▶ _What the exercise asks_
Quote all of the records below verbatim, leaving the pictures out of your answer.
# START OF Data in this exercise
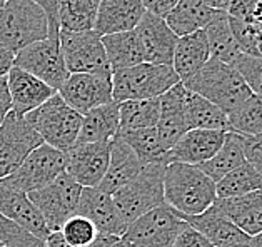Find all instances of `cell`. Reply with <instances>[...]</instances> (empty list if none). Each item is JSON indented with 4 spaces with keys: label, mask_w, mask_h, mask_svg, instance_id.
<instances>
[{
    "label": "cell",
    "mask_w": 262,
    "mask_h": 247,
    "mask_svg": "<svg viewBox=\"0 0 262 247\" xmlns=\"http://www.w3.org/2000/svg\"><path fill=\"white\" fill-rule=\"evenodd\" d=\"M181 219H184L192 229L201 232L214 247H226V245H231V244L249 239L244 232H241L237 227L221 212V209L215 204H212L202 214L181 215Z\"/></svg>",
    "instance_id": "23"
},
{
    "label": "cell",
    "mask_w": 262,
    "mask_h": 247,
    "mask_svg": "<svg viewBox=\"0 0 262 247\" xmlns=\"http://www.w3.org/2000/svg\"><path fill=\"white\" fill-rule=\"evenodd\" d=\"M232 67L241 74L254 96H262V57L242 54Z\"/></svg>",
    "instance_id": "39"
},
{
    "label": "cell",
    "mask_w": 262,
    "mask_h": 247,
    "mask_svg": "<svg viewBox=\"0 0 262 247\" xmlns=\"http://www.w3.org/2000/svg\"><path fill=\"white\" fill-rule=\"evenodd\" d=\"M226 247H254L252 242H251V237L246 239V240H241V242H235V244H231V245H226Z\"/></svg>",
    "instance_id": "49"
},
{
    "label": "cell",
    "mask_w": 262,
    "mask_h": 247,
    "mask_svg": "<svg viewBox=\"0 0 262 247\" xmlns=\"http://www.w3.org/2000/svg\"><path fill=\"white\" fill-rule=\"evenodd\" d=\"M242 147H244L246 162L255 172L262 175V136H242Z\"/></svg>",
    "instance_id": "41"
},
{
    "label": "cell",
    "mask_w": 262,
    "mask_h": 247,
    "mask_svg": "<svg viewBox=\"0 0 262 247\" xmlns=\"http://www.w3.org/2000/svg\"><path fill=\"white\" fill-rule=\"evenodd\" d=\"M120 237L117 236H108V234H99V237L95 239V242H92L91 245H85V247H111L112 244H116ZM46 247H70L66 244V240L62 239L60 232L59 231H54L50 232L47 239L43 240Z\"/></svg>",
    "instance_id": "42"
},
{
    "label": "cell",
    "mask_w": 262,
    "mask_h": 247,
    "mask_svg": "<svg viewBox=\"0 0 262 247\" xmlns=\"http://www.w3.org/2000/svg\"><path fill=\"white\" fill-rule=\"evenodd\" d=\"M164 200L181 215H197L217 200L215 182L197 166L169 162L164 172Z\"/></svg>",
    "instance_id": "1"
},
{
    "label": "cell",
    "mask_w": 262,
    "mask_h": 247,
    "mask_svg": "<svg viewBox=\"0 0 262 247\" xmlns=\"http://www.w3.org/2000/svg\"><path fill=\"white\" fill-rule=\"evenodd\" d=\"M161 104L157 99L125 100L119 104V134L156 127ZM117 134V136H119Z\"/></svg>",
    "instance_id": "32"
},
{
    "label": "cell",
    "mask_w": 262,
    "mask_h": 247,
    "mask_svg": "<svg viewBox=\"0 0 262 247\" xmlns=\"http://www.w3.org/2000/svg\"><path fill=\"white\" fill-rule=\"evenodd\" d=\"M185 96H187V88L182 85V82H179V84L170 87L167 92L159 97L161 110H159V120L156 129L162 147L167 152L189 130L184 114Z\"/></svg>",
    "instance_id": "18"
},
{
    "label": "cell",
    "mask_w": 262,
    "mask_h": 247,
    "mask_svg": "<svg viewBox=\"0 0 262 247\" xmlns=\"http://www.w3.org/2000/svg\"><path fill=\"white\" fill-rule=\"evenodd\" d=\"M82 187L67 172H62L46 187L27 194L39 212L50 232L59 231L67 219L77 212Z\"/></svg>",
    "instance_id": "8"
},
{
    "label": "cell",
    "mask_w": 262,
    "mask_h": 247,
    "mask_svg": "<svg viewBox=\"0 0 262 247\" xmlns=\"http://www.w3.org/2000/svg\"><path fill=\"white\" fill-rule=\"evenodd\" d=\"M209 59L210 52L207 37L204 30H199L177 39L174 57H172V69L177 74L179 80L185 82L199 72Z\"/></svg>",
    "instance_id": "25"
},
# END OF Data in this exercise
▶ _Result of this exercise_
Find all instances of `cell`. Reply with <instances>[...]</instances> (empty list if none). Each item is JSON indented with 4 spaces with keys: label, mask_w, mask_h, mask_svg, instance_id.
<instances>
[{
    "label": "cell",
    "mask_w": 262,
    "mask_h": 247,
    "mask_svg": "<svg viewBox=\"0 0 262 247\" xmlns=\"http://www.w3.org/2000/svg\"><path fill=\"white\" fill-rule=\"evenodd\" d=\"M181 219H184L192 229L201 232L214 247H226V245H231V244L249 239L244 232H241L237 227L221 212V209L215 204H212L202 214L181 215Z\"/></svg>",
    "instance_id": "23"
},
{
    "label": "cell",
    "mask_w": 262,
    "mask_h": 247,
    "mask_svg": "<svg viewBox=\"0 0 262 247\" xmlns=\"http://www.w3.org/2000/svg\"><path fill=\"white\" fill-rule=\"evenodd\" d=\"M232 67L241 74L254 96H262V57L242 54Z\"/></svg>",
    "instance_id": "39"
},
{
    "label": "cell",
    "mask_w": 262,
    "mask_h": 247,
    "mask_svg": "<svg viewBox=\"0 0 262 247\" xmlns=\"http://www.w3.org/2000/svg\"><path fill=\"white\" fill-rule=\"evenodd\" d=\"M226 247H254L252 242H251V237L246 239V240H241V242H235V244H231V245H226Z\"/></svg>",
    "instance_id": "49"
},
{
    "label": "cell",
    "mask_w": 262,
    "mask_h": 247,
    "mask_svg": "<svg viewBox=\"0 0 262 247\" xmlns=\"http://www.w3.org/2000/svg\"><path fill=\"white\" fill-rule=\"evenodd\" d=\"M242 147H244L246 162L255 172L262 175V136H242Z\"/></svg>",
    "instance_id": "41"
},
{
    "label": "cell",
    "mask_w": 262,
    "mask_h": 247,
    "mask_svg": "<svg viewBox=\"0 0 262 247\" xmlns=\"http://www.w3.org/2000/svg\"><path fill=\"white\" fill-rule=\"evenodd\" d=\"M120 237L117 236H108V234H99V237L95 239V242H92L91 245H85V247H111L112 244H116ZM46 247H70L66 244V240L62 239L60 232L59 231H54L50 232L47 239L43 240Z\"/></svg>",
    "instance_id": "42"
},
{
    "label": "cell",
    "mask_w": 262,
    "mask_h": 247,
    "mask_svg": "<svg viewBox=\"0 0 262 247\" xmlns=\"http://www.w3.org/2000/svg\"><path fill=\"white\" fill-rule=\"evenodd\" d=\"M164 200L181 215H197L217 200L215 182L197 166L169 162L164 172Z\"/></svg>",
    "instance_id": "1"
},
{
    "label": "cell",
    "mask_w": 262,
    "mask_h": 247,
    "mask_svg": "<svg viewBox=\"0 0 262 247\" xmlns=\"http://www.w3.org/2000/svg\"><path fill=\"white\" fill-rule=\"evenodd\" d=\"M161 104L157 99L125 100L119 104V134L156 127ZM117 134V136H119Z\"/></svg>",
    "instance_id": "32"
},
{
    "label": "cell",
    "mask_w": 262,
    "mask_h": 247,
    "mask_svg": "<svg viewBox=\"0 0 262 247\" xmlns=\"http://www.w3.org/2000/svg\"><path fill=\"white\" fill-rule=\"evenodd\" d=\"M185 96H187V88L182 85V82H179V84L170 87L167 92L159 97L161 110H159V120L156 129L162 147L167 152L189 130L184 114Z\"/></svg>",
    "instance_id": "18"
},
{
    "label": "cell",
    "mask_w": 262,
    "mask_h": 247,
    "mask_svg": "<svg viewBox=\"0 0 262 247\" xmlns=\"http://www.w3.org/2000/svg\"><path fill=\"white\" fill-rule=\"evenodd\" d=\"M82 187L67 172H62L46 187L27 194L39 212L50 232L59 231L67 219L77 212Z\"/></svg>",
    "instance_id": "8"
},
{
    "label": "cell",
    "mask_w": 262,
    "mask_h": 247,
    "mask_svg": "<svg viewBox=\"0 0 262 247\" xmlns=\"http://www.w3.org/2000/svg\"><path fill=\"white\" fill-rule=\"evenodd\" d=\"M209 59L210 52L207 37L204 30H199L177 39L174 57H172V69L177 74L179 80L185 82L199 72Z\"/></svg>",
    "instance_id": "25"
},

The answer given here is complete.